▶ Exercise requirements:
This exercise needs all of the entries set down again, exactly as they read.

▶ Data in this exercise:
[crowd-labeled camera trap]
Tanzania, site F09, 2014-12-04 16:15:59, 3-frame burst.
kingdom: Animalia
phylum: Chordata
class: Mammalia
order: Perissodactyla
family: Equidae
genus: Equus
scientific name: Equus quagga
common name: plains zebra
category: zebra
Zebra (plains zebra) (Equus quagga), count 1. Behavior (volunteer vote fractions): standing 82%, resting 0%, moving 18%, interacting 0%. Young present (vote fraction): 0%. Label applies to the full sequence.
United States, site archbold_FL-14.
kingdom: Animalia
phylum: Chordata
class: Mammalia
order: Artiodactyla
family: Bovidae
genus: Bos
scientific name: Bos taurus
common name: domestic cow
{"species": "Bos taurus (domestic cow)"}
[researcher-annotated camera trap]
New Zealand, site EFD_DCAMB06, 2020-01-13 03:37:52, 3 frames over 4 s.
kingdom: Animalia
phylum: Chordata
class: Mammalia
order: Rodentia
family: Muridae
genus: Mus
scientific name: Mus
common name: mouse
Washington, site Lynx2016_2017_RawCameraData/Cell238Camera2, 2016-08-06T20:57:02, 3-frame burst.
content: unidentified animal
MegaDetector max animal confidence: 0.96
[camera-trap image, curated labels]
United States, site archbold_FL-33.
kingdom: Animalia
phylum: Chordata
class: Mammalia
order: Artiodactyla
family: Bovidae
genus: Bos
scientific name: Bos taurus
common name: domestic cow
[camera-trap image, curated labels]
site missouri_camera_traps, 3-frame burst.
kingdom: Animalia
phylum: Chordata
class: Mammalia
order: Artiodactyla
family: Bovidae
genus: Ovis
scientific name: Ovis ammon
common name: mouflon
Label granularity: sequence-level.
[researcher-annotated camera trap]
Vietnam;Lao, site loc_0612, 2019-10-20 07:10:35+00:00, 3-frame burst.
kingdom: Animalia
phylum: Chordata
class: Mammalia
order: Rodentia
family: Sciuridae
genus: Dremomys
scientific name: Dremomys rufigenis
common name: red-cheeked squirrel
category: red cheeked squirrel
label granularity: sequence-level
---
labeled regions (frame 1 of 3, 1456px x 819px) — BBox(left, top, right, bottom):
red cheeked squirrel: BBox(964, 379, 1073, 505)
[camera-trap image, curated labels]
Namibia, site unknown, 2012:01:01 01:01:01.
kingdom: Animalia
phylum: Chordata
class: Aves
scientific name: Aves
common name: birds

▶ Task result:
[crowd-labeled camera trap]
Tanzania, site F09, 2014-12-04 16:15:59, 3-frame burst.
kingdom: Animalia
phylum: Chordata
class: Mammalia
order: Perissodactyla
family: Equidae
genus: Equus
scientific name: Equus quagga
common name: plains zebra
category: zebra
Zebra (plains zebra) (Equus quagga), count 1. Behavior (volunteer vote fractions): standing 82%, resting 0%, moving 18%, interacting 0%. Young present (vote fraction): 0%. Label applies to the full sequence.
United States, site archbold_FL-14.
kingdom: Animalia
phylum: Chordata
class: Mammalia
order: Artiodactyla
family: Bovidae
genus: Bos
scientific name: Bos taurus
common name: domestic cow
{"species": "Bos taurus (domestic cow)"}
[researcher-annotated camera trap]
New Zealand, site EFD_DCAMB06, 2020-01-13 03:37:52, 3 frames over 4 s.
kingdom: Animalia
phylum: Chordata
class: Mammalia
order: Rodentia
family: Muridae
genus: Mus
scientific name: Mus
common name: mouse
Washington, site Lynx2016_2017_RawCameraData/Cell238Camera2, 2016-08-06T20:57:02, 3-frame burst.
content: unidentified animal
MegaDetector max animal confidence: 0.96
[camera-trap image, curated labels]
United States, site archbold_FL-33.
kingdom: Animalia
phylum: Chordata
class: Mammalia
order: Artiodactyla
family: Bovidae
genus: Bos
scientific name: Bos taurus
common name: domestic cow
[camera-trap image, curated labels]
site missouri_camera_traps, 3-frame burst.
kingdom: Animalia
phylum: Chordata
class: Mammalia
order: Artiodactyla
family: Bovidae
genus: Ovis
scientific name: Ovis ammon
common name: mouflon
Label granularity: sequence-level.
[researcher-annotated camera trap]
Vietnam;Lao, site loc_0612, 2019-10-20 07:10:35+00:00, 3-frame burst.
kingdom: Animalia
phylum: Chordata
class: Mammalia
order: Rodentia
family: Sciuridae
genus: Dremomys
scientific name: Dremomys rufigenis
common name: red-cheeked squirrel
category: red cheeked squirrel
label granularity: sequence-level
---
labeled regions (frame 1 of 3, 1456px x 819px) — BBox(left, top, right, bottom):
red cheeked squirrel: BBox(964, 379, 1073, 505)
[camera-trap image, curated labels]
Namibia, site unknown, 2012:01:01 01:01:01.
kingdom: Animalia
phylum: Chordata
class: Aves
scientific name: Aves
common name: birds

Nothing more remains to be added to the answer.